Segment Start: EXCERPT TO READ
Dr Christopher Broder is Professor and Chair of the Department of Microbiology at Uniformed Services University of the Health Sciences (USU), United States Department of Defence. A collaborative group led by Dr Broder published a ground-breaking discovery that paved the way for the two most promising countermeasures against Nipah and Hendra viruses: A soluble G-protein vaccine for potential human-use and m102.4 — a monoclonal antibody as an effective therapy against both viruses. These are both in development for use in humans. Edited excerpts from an interview:
It has been reported that mAb m102.4 is showing highly promising results in NiV infection treatment in humans. What is the current status of the pre-clinical studies of the antibody?
Segment End: EXCERPT TO READ
**WORK INSTRUCTIONS:**
a) In the interview on Nipah and Hendra virus countermeasures, which department does Dr Broder chair?
b) Pick up the interview on Nipah and Hendra virus countermeasures after its last sentence and carry it on.
Segment Start: PROVIDED DATA
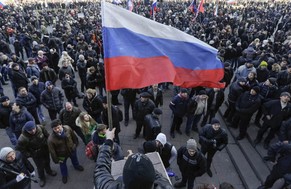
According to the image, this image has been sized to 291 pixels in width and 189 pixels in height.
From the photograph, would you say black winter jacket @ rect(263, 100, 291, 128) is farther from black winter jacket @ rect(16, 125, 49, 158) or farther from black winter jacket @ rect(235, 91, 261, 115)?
Segment End: PROVIDED DATA
**ANSWERS FOR THIS EXERCISE:**
a) He chairs the Department of Microbiology at Uniformed Services University of the Health Sciences (USU).

b)
It is a human monoclonal antibody called m102.4. It binds to a specific protein (G protein) on the virus or virus-infected cell. It neutralises the virus and prevents the virus from infecting more cells. It is also effective against Nipah’s sister virus, Hendra virus in Australia. We decided some years ago in 2005 to isolate human anti-Nipah / Hendra antibodies to the Nipah/Hendra the vaccine we made in 2001. The vaccine is soluble G protein, so we used it to identify and isolate m102.4 (the human antibody). We wanted to develop a therapy (the antibody) for Nipah and Hendra infection. This is called passive immunization.
In our animal studies, the antibody helps the subject fight the virus infection. Together, the antibody — if given early enough — and the subject’s natural immune response to the virus infection will allow full recovery.
However, it has never been given to a confirmed Nipah infected and sick individual. In all cases in Australia, the antibody was given immediately upon a known exposure to possible infection and before illness (post-exposure prophylaxis). We do not have evidence in people that it is effective in an already sick person; it has never been done. We, of course, hope that it might.
The m102.4 antibody has completed a Phase I safety trial in humans in Australia successfully. A report of the trial is in the process of being submitted for publication.
What were the findings when m102 was tried in humans on ‘compassionate use’?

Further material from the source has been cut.